Exercise goal:
Repeat all of the entries, please, keeping each line exact.

[Collected data]

______

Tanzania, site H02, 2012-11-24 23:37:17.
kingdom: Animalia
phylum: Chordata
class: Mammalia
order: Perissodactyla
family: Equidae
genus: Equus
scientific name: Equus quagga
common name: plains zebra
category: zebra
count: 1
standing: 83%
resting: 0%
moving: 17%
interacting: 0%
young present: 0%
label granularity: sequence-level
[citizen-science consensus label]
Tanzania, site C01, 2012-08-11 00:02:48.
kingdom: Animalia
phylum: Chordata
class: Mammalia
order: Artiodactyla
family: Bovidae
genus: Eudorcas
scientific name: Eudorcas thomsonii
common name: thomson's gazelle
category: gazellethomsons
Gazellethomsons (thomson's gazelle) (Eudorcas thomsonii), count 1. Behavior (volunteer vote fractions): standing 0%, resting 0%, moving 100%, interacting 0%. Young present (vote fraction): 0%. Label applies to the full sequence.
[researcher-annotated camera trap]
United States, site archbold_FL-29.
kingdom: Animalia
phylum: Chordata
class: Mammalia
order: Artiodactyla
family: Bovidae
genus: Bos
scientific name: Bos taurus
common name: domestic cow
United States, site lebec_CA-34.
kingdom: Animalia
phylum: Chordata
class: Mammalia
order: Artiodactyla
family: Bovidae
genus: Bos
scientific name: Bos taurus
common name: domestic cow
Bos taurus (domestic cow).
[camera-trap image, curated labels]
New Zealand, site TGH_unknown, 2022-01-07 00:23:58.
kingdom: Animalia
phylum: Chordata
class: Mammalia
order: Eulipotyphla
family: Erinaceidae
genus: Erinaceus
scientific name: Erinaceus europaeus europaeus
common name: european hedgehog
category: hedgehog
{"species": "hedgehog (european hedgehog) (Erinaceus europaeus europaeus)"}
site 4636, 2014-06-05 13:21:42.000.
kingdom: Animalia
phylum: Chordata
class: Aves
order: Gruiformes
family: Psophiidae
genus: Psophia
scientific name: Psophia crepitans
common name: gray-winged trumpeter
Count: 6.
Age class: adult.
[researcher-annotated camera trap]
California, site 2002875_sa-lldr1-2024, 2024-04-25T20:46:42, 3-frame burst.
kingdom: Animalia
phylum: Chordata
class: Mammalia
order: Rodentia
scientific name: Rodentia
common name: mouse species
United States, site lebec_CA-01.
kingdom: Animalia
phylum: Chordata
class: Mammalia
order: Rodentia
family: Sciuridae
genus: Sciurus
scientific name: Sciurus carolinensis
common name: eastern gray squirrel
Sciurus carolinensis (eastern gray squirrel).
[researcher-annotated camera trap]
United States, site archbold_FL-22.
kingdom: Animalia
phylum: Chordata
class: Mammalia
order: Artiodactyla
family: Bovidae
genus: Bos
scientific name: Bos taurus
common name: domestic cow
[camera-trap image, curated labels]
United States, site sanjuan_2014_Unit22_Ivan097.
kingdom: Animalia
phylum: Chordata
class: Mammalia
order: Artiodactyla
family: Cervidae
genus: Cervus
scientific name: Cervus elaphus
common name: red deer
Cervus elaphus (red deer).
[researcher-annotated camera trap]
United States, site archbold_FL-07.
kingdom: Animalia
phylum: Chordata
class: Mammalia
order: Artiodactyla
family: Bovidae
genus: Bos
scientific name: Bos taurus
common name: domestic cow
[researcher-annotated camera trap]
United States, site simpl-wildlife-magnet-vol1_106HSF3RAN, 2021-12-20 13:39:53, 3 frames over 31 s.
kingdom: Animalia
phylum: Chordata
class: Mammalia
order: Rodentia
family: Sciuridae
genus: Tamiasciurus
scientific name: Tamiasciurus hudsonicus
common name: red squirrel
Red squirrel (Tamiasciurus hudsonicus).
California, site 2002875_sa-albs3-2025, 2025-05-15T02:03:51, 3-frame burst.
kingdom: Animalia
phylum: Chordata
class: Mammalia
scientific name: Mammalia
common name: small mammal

______

Solution:
Tanzania, site H02, 2012-11-24 23:37:17.
kingdom: Animalia
phylum: Chordata
class: Mammalia
order: Perissodactyla
family: Equidae
genus: Equus
scientific name: Equus quagga
common name: plains zebra
category: zebra
count: 1
standing: 83%
resting: 0%
moving: 17%
interacting: 0%
young present: 0%
label granularity: sequence-level
[citizen-science consensus label]
Tanzania, site C01, 2012-08-11 00:02:48.
kingdom: Animalia
phylum: Chordata
class: Mammalia
order: Artiodactyla
family: Bovidae
genus: Eudorcas
scientific name: Eudorcas thomsonii
common name: thomson's gazelle
category: gazellethomsons
Gazellethomsons (thomson's gazelle) (Eudorcas thomsonii), count 1. Behavior (volunteer vote fractions): standing 0%, resting 0%, moving 100%, interacting 0%. Young present (vote fraction): 0%. Label applies to the full sequence.
[researcher-annotated camera trap]
United States, site archbold_FL-29.
kingdom: Animalia
phylum: Chordata
class: Mammalia
order: Artiodactyla
family: Bovidae
genus: Bos
scientific name: Bos taurus
common name: domestic cow
United States, site lebec_CA-34.
kingdom: Animalia
phylum: Chordata
class: Mammalia
order: Artiodactyla
family: Bovidae
genus: Bos
scientific name: Bos taurus
common name: domestic cow
Bos taurus (domestic cow).
[camera-trap image, curated labels]
New Zealand, site TGH_unknown, 2022-01-07 00:23:58.
kingdom: Animalia
phylum: Chordata
class: Mammalia
order: Eulipotyphla
family: Erinaceidae
genus: Erinaceus
scientific name: Erinaceus europaeus europaeus
common name: european hedgehog
category: hedgehog
{"species": "hedgehog (european hedgehog) (Erinaceus europaeus europaeus)"}
site 4636, 2014-06-05 13:21:42.000.
kingdom: Animalia
phylum: Chordata
class: Aves
order: Gruiformes
family: Psophiidae
genus: Psophia
scientific name: Psophia crepitans
common name: gray-winged trumpeter
Count: 6.
Age class: adult.
[researcher-annotated camera trap]
California, site 2002875_sa-lldr1-2024, 2024-04-25T20:46:42, 3-frame burst.
kingdom: Animalia
phylum: Chordata
class: Mammalia
order: Rodentia
scientific name: Rodentia
common name: mouse species
United States, site lebec_CA-01.
kingdom: Animalia
phylum: Chordata
class: Mammalia
order: Rodentia
family: Sciuridae
genus: Sciurus
scientific name: Sciurus carolinensis
common name: eastern gray squirrel
Sciurus carolinensis (eastern gray squirrel).
[researcher-annotated camera trap]
United States, site archbold_FL-22.
kingdom: Animalia
phylum: Chordata
class: Mammalia
order: Artiodactyla
family: Bovidae
genus: Bos
scientific name: Bos taurus
common name: domestic cow
[camera-trap image, curated labels]
United States, site sanjuan_2014_Unit22_Ivan097.
kingdom: Animalia
phylum: Chordata
class: Mammalia
order: Artiodactyla
family: Cervidae
genus: Cervus
scientific name: Cervus elaphus
common name: red deer
Cervus elaphus (red deer).
[researcher-annotated camera trap]
United States, site archbold_FL-07.
kingdom: Animalia
phylum: Chordata
class: Mammalia
order: Artiodactyla
family: Bovidae
genus: Bos
scientific name: Bos taurus
common name: domestic cow
[researcher-annotated camera trap]
United States, site simpl-wildlife-magnet-vol1_106HSF3RAN, 2021-12-20 13:39:53, 3 frames over 31 s.
kingdom: Animalia
phylum: Chordata
class: Mammalia
order: Rodentia
family: Sciuridae
genus: Tamiasciurus
scientific name: Tamiasciurus hudsonicus
common name: red squirrel
Red squirrel (Tamiasciurus hudsonicus).
California, site 2002875_sa-albs3-2025, 2025-05-15T02:03:51, 3-frame burst.
kingdom: Animalia
phylum: Chordata
class: Mammalia
scientific name: Mammalia
common name: small mammal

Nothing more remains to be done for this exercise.